» 取り組む課題:
a) ページ抜粋によると、ディープインパクトはセレクトセールでいくらで落札されましたか。
b) ページ抜粋のうち、「半姉にシーキングザゴールドを」で始まり「いかも」と、言わせています。」で終わる部分を、「武豊」を「騎手」に置き換えて書き直してください。
c) ページ抜粋でディープインパクトの半姉、全兄、全弟として挙げられている馬をすべて挙げてください。

------ ページ抜粋 ------

種牡馬 ディープインパクト
競走馬としては偉大なるサンデーサイレンスの最高傑作であり、日本競馬史上最強クラスの能力でG1を7勝、種牡馬としては内国産種牡馬としては日本競馬史上最高の実績を誇るディープインパクトについて触れていくことにします。
父は前述しているように日本競馬に革命を引き起こしたと言っても過言ではない、歴史的大種牡馬サンデーサイレンス(その父ヘイロー)。
母は自身が妊娠中にアラルポカル(独G1)を制するなどの活躍を見せていたウインドインハーヘア(その父アルザオ)という血統。
半姉にシーキングザゴールドを父に持つ持ち込み馬レディブロンド、全兄にスプリングステークスを制し、種牡馬としてキタサンブラックなどを出したブラックタイド、全弟オンファイアも種牡馬として3重賞を制したウキヨノカゼを出しています。
小柄な馬体だったこともあり、セレクトセールでは当時のサンデーサイレンスの牡馬産駒としては比較的安価な7000万円で落札されています。
ただ、入厩後の追い切りでは既に只ならぬ動きを見せており、デビュー前にして追い切りに騎乗した武豊に「この馬ヤバいかも」と、言わせています。
そのデビュー戦では後に4重賞を制することになるコンゴウリキシオーを相手に全く余裕の手応えでそのコンゴウリキシオーを1秒上回る上がりをマークし、4馬身突き放して楽勝。

------ 記録一覧 ------

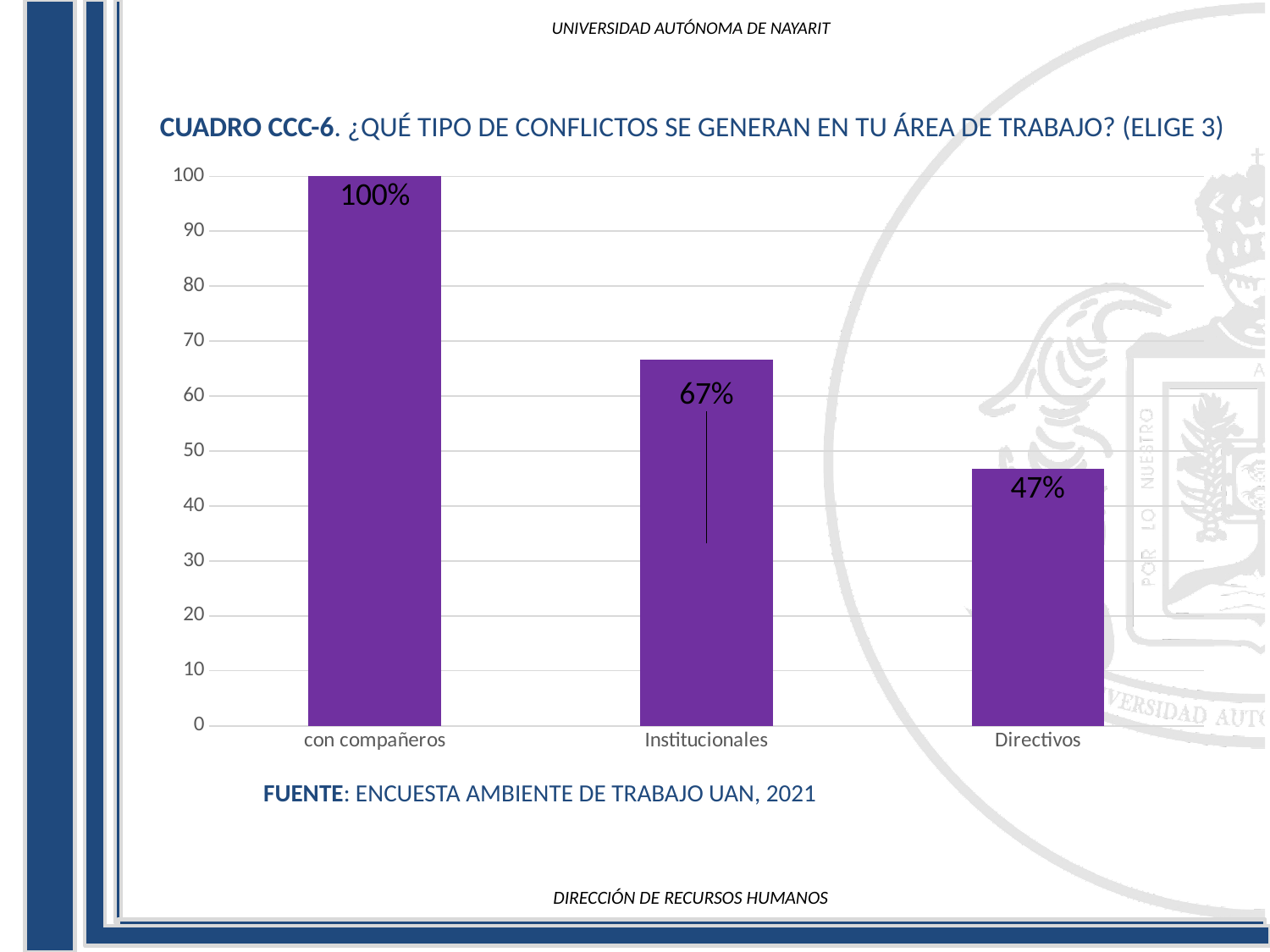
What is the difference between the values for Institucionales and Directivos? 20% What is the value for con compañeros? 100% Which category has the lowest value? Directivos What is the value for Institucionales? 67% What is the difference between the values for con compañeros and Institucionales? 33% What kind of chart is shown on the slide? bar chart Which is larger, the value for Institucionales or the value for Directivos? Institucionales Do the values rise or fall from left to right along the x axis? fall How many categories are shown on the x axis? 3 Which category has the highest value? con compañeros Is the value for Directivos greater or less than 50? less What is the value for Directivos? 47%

------
------ 記録一覧 ------

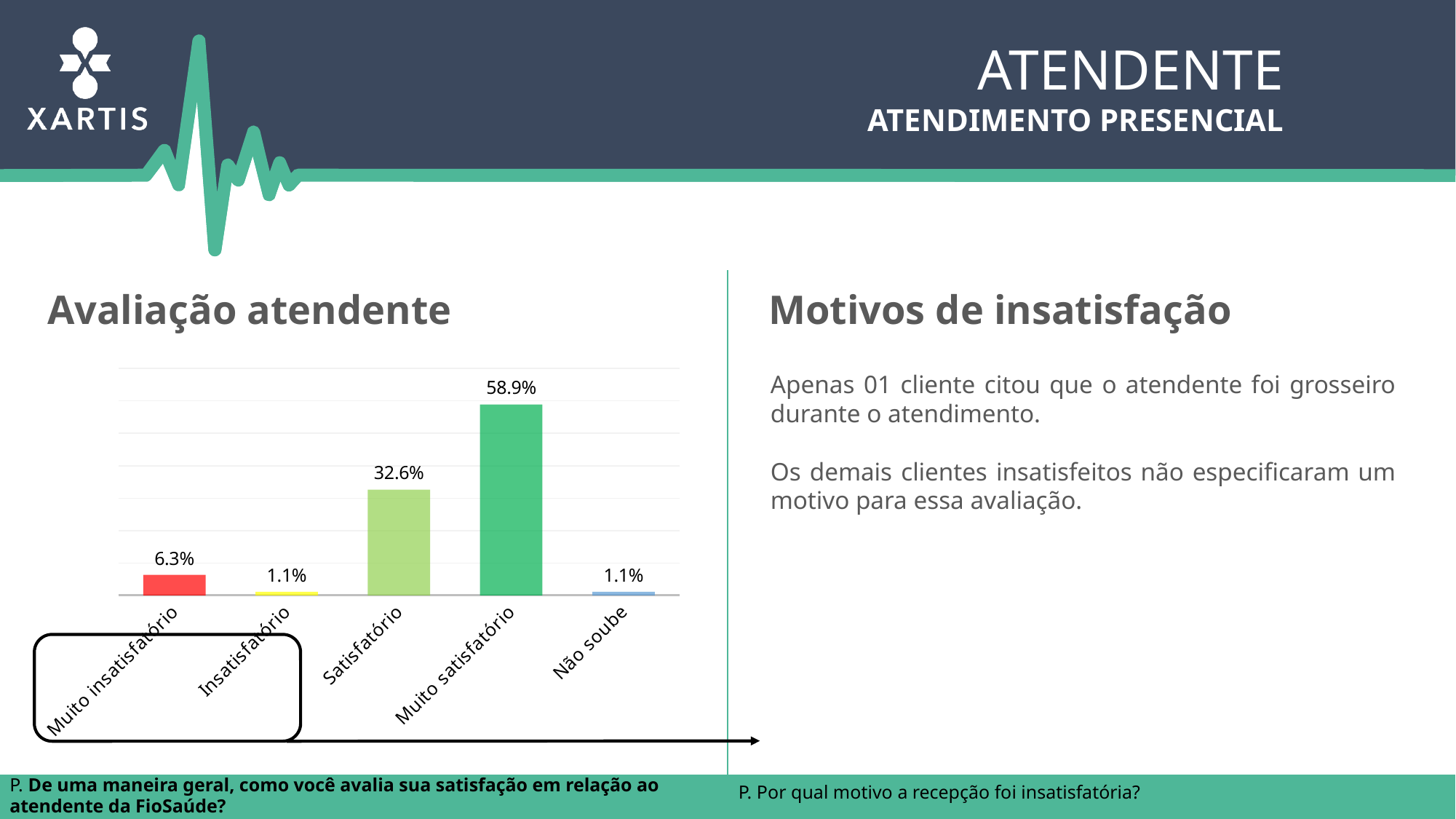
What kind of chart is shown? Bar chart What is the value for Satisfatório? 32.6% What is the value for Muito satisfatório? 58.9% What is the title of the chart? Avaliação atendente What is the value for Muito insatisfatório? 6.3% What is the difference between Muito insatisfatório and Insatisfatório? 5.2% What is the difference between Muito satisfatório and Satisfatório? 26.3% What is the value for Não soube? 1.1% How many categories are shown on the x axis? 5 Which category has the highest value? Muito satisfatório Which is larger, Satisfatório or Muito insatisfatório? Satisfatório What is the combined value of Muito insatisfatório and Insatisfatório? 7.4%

------

» 番号付き回答:
a) 7000万円で落札されました。

b)
半姉にシーキングザゴールドを父に持つ持ち込み馬レディブロンド、全兄にスプリングステークスを制し、種牡馬としてキタサンブラックなどを出したブラックタイド、全弟オンファイアも種牡馬として3重賞を制したウキヨノカゼを出しています。
小柄な馬体だったこともあり、セレクトセールでは当時のサンデーサイレンスの牡馬産駒としては比較的安価な7000万円で落札されています。
ただ、入厩後の追い切りでは既に只ならぬ動きを見せており、デビュー前にして追い切りに騎乗した騎手に「この馬ヤバいかも」と、言わせています。

c) レディブロンド、ブラックタイド、オンファイア